Gas and Electric Water Heaters
The facts about standard gas and electric-fueled water heaters
In American homes, gas water heaters are the most common type of water heating system, and most models hold 20 to 80 gallons.
Hot water is released from the top of the tank, while cold water enters the bottom of the tank so the tank is always full.
In addition to natural gas, water heaters may be fueled by propane or fuel oil.
Natural gas and propane water heaters. A gas burner under the tank heats the water. When water temperature falls, a thermostat opens the gas valve. When the water reaches a predetermined temperature, the valve closes.
Oil-fired water heaters. Power burners mix oil and air in a vaporizing mist, ignited by an electric spark.
Electric water heaters. Like gas-powered conventional storage water heaters, most electric water heaters have a reservoir from 20 to 80 gallons.
An electric water heater usually has two electric elements, each with its own thermostat. The element at the bottom of the tank maintains a minimum thermostat setting.

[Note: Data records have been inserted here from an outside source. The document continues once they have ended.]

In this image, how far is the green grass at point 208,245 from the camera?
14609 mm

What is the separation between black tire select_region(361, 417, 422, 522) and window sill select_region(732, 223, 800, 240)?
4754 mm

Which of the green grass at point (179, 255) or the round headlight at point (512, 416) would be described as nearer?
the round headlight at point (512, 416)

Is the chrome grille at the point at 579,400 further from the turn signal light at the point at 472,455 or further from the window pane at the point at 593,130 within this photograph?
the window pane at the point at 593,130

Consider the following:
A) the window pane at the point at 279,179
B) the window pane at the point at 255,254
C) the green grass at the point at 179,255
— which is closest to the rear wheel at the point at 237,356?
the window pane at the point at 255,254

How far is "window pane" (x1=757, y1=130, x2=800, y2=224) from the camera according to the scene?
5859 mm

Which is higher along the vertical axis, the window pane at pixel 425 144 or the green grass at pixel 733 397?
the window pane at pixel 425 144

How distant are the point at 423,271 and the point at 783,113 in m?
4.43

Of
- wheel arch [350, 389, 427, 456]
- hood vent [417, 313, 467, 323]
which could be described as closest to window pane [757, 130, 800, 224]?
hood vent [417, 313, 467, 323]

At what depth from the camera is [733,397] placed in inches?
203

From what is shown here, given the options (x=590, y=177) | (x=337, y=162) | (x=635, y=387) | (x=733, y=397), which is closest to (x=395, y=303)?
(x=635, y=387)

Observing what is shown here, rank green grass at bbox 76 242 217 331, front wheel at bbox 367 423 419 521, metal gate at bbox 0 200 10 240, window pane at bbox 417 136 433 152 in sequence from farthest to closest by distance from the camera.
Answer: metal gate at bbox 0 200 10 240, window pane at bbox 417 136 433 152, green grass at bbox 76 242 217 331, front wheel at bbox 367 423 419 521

The upper demand element provides hot water recovery.
Whether powered by gas, oil or electricity, conventional storage water heaters have become more efficient over the years but they are still less efficient than a tankless water heater because water is constantly being heated in the tank. Standby heat loss occurs and energy is wasted even when a hot water tap isn't running.
Some storage water heater models with heavily insulated tanks significantly reduce standby heat loss. These particular models have a thermal resistance (R-Value) of R-12 to R-25.